El paciente al otro lado del cristal en el Hospital de Santa Isabel era el padre de Dunia Barrios. Tan solo unos días antes, ella recordó que él estaba buscando una estación religiosa en la radio mientras esperaba que una ambulancia lo llevara al hospital, pues esperaba escuchar una oración.
Ella tan solo deseaba tocar su mano o darle un beso. Barrios no es católica, pero su padre, un empleado de mantenimiento de 59 años que colocaba baldosas y techos, asistía a misa todos los domingos. Un amigo le contó sobre los últimos ritos, y ella los buscó en línea. Dos semanas después de que conectaron a su padre a un respirador, pidió que trajeran a un sacerdote.
“Sé que las personas están inconscientes”, dijo. “Pero a veces te preguntas, desde el punto de vista religioso, ¿qué tan inconscientes están? ¿Pueden escucharte?”.
“La ciencia dice algo, pero no solo existe la ciencia”, comentó. “Simplemente sentimos que, si estuviéramos ahí, si pudiéramos tocarlo…”.
Su voz se detuvo.

====

- ENUNCIADO
Responda según el fragmento:
1. ¿Qué buscaba el padre de Dunia Barrios en la radio mientras esperaba la ambulancia?
2. ¿Qué edad tenía el padre y qué trabajo hacía?
3. ¿Cuánto tiempo después de que conectaron al padre a un respirador pidió ella que trajeran a un sacerdote?

- DATOS ALMACENADOS
====

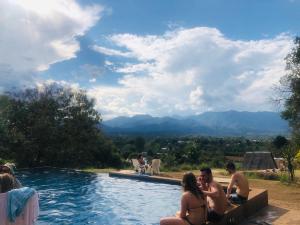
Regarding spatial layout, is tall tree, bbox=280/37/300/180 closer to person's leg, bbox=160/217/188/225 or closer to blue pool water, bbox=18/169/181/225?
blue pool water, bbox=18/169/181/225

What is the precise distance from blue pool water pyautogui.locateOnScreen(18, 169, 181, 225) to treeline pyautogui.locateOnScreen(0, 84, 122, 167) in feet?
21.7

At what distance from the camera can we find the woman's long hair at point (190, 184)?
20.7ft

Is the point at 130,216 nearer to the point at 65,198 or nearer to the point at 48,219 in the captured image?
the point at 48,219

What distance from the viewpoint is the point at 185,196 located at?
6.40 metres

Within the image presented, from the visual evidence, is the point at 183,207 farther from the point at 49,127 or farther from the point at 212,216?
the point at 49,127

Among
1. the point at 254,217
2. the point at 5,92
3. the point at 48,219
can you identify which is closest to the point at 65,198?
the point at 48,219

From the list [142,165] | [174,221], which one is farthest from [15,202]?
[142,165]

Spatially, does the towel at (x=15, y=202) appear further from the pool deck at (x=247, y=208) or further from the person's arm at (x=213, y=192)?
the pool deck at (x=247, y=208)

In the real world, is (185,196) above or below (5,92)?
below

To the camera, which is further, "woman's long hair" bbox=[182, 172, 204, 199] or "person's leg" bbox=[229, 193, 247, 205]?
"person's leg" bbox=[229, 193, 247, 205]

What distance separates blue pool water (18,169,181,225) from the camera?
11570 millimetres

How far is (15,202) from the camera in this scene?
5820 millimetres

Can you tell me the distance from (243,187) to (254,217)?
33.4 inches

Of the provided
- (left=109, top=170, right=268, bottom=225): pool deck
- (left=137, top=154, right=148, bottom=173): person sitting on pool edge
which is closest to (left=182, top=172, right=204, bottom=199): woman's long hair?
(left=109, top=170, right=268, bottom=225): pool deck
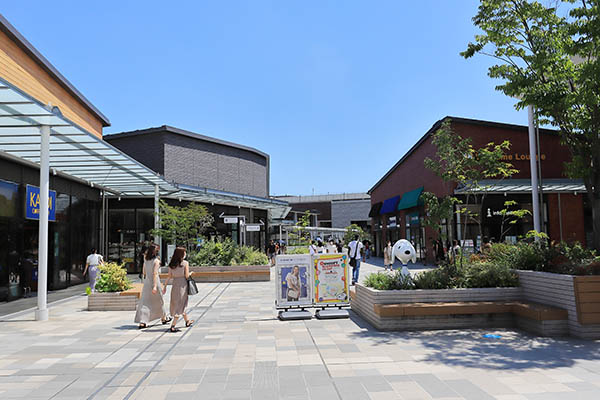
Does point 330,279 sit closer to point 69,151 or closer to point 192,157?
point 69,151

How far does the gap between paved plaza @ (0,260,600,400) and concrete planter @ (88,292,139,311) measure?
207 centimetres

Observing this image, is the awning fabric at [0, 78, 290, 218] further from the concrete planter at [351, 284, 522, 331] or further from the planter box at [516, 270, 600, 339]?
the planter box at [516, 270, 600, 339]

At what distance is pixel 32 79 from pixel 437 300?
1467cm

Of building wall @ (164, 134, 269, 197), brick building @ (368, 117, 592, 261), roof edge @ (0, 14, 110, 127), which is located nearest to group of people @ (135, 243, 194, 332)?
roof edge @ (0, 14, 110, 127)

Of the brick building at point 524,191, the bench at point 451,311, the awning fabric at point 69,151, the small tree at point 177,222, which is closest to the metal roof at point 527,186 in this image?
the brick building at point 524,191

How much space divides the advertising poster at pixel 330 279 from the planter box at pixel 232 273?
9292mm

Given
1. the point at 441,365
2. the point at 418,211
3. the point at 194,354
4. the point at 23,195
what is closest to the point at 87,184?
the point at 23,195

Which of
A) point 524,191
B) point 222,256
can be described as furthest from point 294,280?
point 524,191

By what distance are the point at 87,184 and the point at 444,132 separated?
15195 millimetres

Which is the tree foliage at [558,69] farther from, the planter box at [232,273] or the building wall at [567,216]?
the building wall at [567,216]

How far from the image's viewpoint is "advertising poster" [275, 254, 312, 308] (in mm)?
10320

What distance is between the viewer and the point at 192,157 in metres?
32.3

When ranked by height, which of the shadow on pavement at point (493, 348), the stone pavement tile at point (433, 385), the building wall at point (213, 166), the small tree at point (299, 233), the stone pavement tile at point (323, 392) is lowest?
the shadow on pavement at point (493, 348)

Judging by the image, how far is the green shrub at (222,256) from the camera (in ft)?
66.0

====

- RESULTADO
1. Una estación religiosa, porque esperaba escuchar una oración.
2. Tenía 59 años y era empleado de mantenimiento; colocaba baldosas y techos.
3. Dos semanas después.